Render the part of the material that opens with the line containing "Studying this shot, how" and runs through the end of the material as a numbered list, leaving out blank lines. Include only those lines.

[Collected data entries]
#####

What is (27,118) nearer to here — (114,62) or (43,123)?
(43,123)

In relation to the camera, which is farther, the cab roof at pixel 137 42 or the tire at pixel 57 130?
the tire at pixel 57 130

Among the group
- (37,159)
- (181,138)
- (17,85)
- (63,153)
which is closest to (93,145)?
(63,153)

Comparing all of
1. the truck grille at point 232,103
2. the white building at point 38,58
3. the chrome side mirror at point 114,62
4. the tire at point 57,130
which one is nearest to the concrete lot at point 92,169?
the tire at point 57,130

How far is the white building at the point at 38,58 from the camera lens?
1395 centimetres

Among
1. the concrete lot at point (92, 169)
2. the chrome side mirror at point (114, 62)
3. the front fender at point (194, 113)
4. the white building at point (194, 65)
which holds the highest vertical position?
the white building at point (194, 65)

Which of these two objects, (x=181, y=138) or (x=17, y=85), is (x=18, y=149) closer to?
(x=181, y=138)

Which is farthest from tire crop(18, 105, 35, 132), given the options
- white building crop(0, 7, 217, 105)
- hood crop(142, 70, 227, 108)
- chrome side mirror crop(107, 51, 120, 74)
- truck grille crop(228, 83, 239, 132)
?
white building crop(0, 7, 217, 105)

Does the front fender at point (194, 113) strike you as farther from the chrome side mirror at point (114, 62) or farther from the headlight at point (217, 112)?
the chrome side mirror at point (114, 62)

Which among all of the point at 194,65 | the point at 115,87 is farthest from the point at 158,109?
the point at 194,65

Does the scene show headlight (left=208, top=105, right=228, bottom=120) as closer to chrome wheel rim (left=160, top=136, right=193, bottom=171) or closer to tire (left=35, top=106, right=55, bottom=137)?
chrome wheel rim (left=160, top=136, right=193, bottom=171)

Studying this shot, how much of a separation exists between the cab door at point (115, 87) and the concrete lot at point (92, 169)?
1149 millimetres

#####

The reply =
1. Studying this shot, how much of a separation exists between the cab door at point (115, 87) and the concrete lot at point (92, 169)?
2. 1149 millimetres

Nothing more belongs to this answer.